For many, Pope John Paul II stands as one of the great leaders of the 20th century.
"He'll go down in history as the most important world leader in the second half of the century," predicts political scientist Thomas Reese, editor of America magazine, a Catholic weekly. "He started the avalanche that wiped out communism. His courage and political shrewdness in dealing with the regime in Poland was extraordinary." Former Soviet President Mikhail Gorbachev, among many others, has acknowledged the pope's catalytic role.
The white-clad figure used his bully pulpit to speak out forcefully on moral issues, from abortion and euthanasia to the death penalty, war, and biotechnology. He also criticized the inequities of capitalism. This did not always win him favor.

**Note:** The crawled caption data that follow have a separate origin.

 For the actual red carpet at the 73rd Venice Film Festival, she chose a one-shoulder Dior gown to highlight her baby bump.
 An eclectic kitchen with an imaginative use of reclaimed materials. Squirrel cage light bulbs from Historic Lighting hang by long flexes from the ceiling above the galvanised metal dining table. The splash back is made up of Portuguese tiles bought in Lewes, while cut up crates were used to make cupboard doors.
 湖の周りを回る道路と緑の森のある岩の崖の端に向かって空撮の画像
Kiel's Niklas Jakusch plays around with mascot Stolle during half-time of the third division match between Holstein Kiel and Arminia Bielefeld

Within his own flock, a growing number of liberal Catholics questioned his hard-line stances on social issues.
On the world stage, his opposition to the Iraq war created strains with the US administration. And the Vatican has been widely criticized for opposing contraceptive methods that could protect people from HIV/AIDS or reduce the demand for abortion.

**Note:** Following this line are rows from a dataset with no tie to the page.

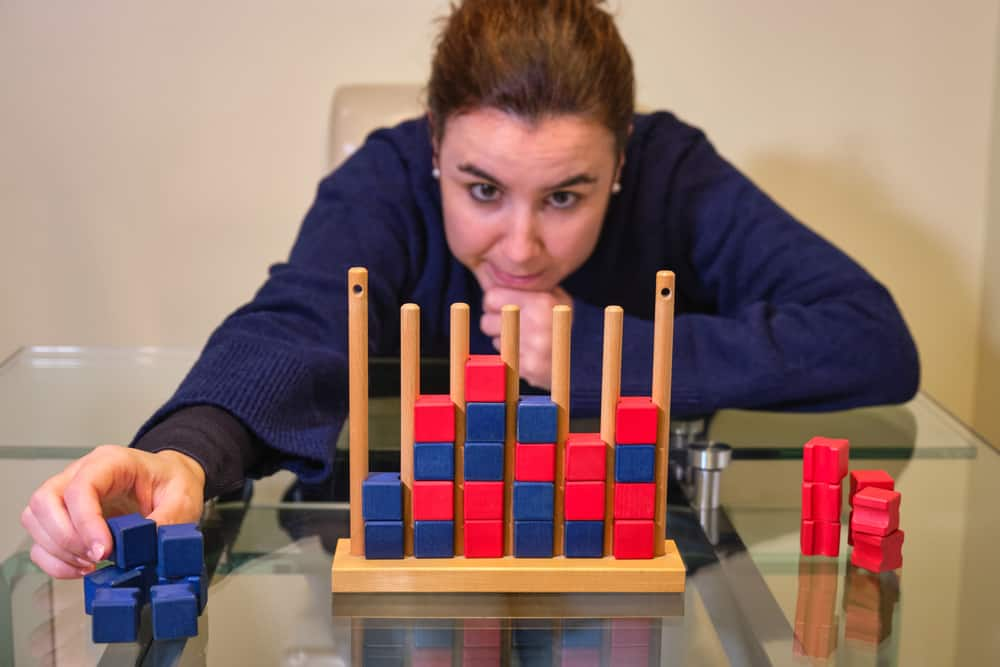 woman playing the board game connect four with red and blue pieces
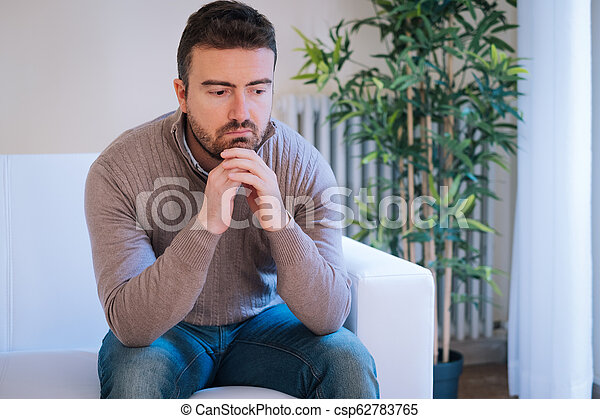 Worried man feeling negative emotions at home - csp62783765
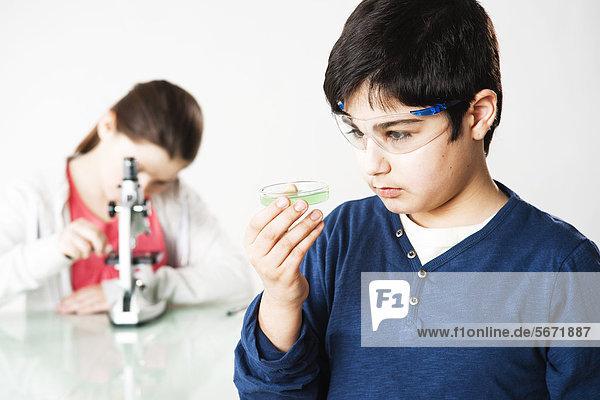 Teenager und Teenager mit Mikroskop und Schutzbrllle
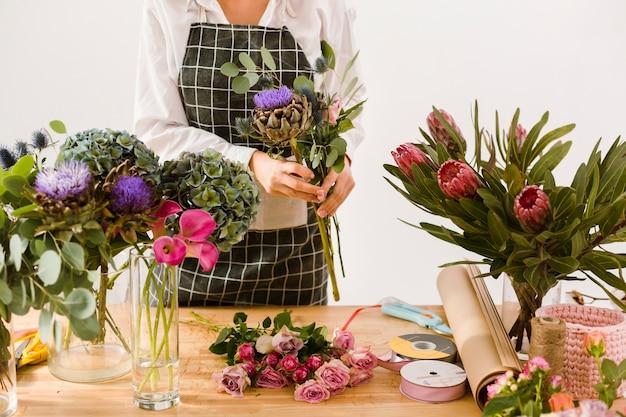 Close-up mujer que trabaja en la tienda de flores Foto gratis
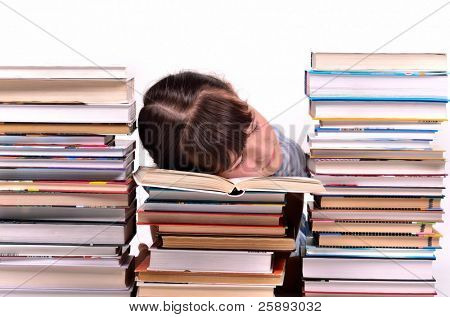 Little gire reading a book sleeping among stacks of books isolated on white background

Over the past year, the church initiated a campaign to protect marriage between a man and a woman, including opposition to civil unions for gays and lesbians.
While conservative on issues of personal morality, John Paul II was liberal on social and economic justice, advocating reliance on international law and calling on wealthy nations to address global poverty. His remonstrances had little impact on world leaders, but they did help inspire the grass-roots Jubilee 2000 campaign that won debt relief for the world's poorest countries.

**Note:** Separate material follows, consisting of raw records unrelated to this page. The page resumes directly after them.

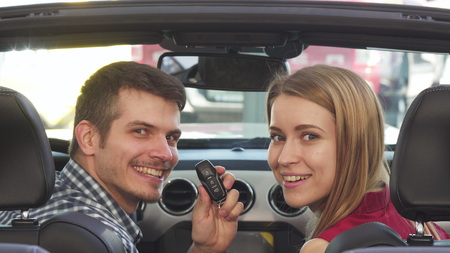Joyful young couple sitting in their new convertible examining the car smiling to the camera happily showing car keys. Cheerful couple buying a new automobile at the dealership.
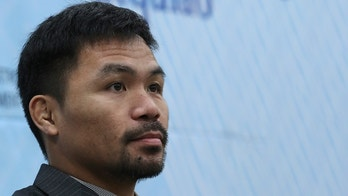 Philippine Senator and boxing hero Manny Pacquiao listens to a reporter's question after the Seoul Global Ambassador appointment ceremony at the Seoul City Hall in Seoul, South Korea, Tuesday, Dec. 26, 2017.  Pacquiao arrived in South Korea last week with his family and also visited the National Assembly. (AP Photo/Lee Jin-man)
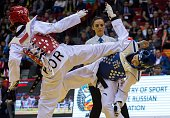 Jingyu Wu of China competes with MinAh Ha of Korea during the women's 49 kg final combat of WTF World Taekwondo Championships 2015 at the Traktor...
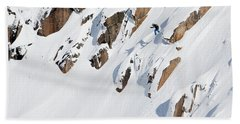A Snowboarder Jumping Off A Cliff Hand Towel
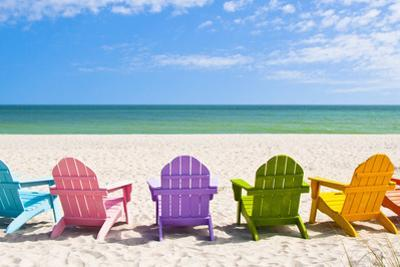 Adirondack Beach Chairs on a Sun Beach in Front of a Holiday Vac by Chad McDermott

To the pope, the secular, materialistic values of contemporary society - utilitarian world views that fail to put human dignity at the center of concern - represented "a struggle against God." As a philosopher, he used his prolific writings to lay out a Christian alternative to the humanistic philosophies of modern times.
"His profound insight into what it means to be truly human will be shaping Catholic thought for many generations," says Alan Schreck, a theologian at Franciscan University in Steubenville, Ohio.
The attempt on John Paul's life in 1981, and his forgiveness of the assailant, led him to apologize and seek forgiveness for aspects of the church's history, such as anti-Semitism.
One of the pope's most important legacies is his unprecedented outreach to other faiths, particularly Judaism. Rabbi James Rudin of the American Jewish Committee, who negotiated with the Vatican, says, "This pope has probably done more to strengthen Catholic-Jewish relations than any other in history."
Father Reese concurs: While difficulties remain, "500 years from now, people will look back at this as the turning point in Catholic-Jewish relations."
The pope also reached out to Muslims, and on a 2001 visit to Damascus, Syria, became the first pontiff to set foot in a mosque. His vocal opposition to the Iraq war helped reassure many Muslims that it was not a Christian campaign against Islam.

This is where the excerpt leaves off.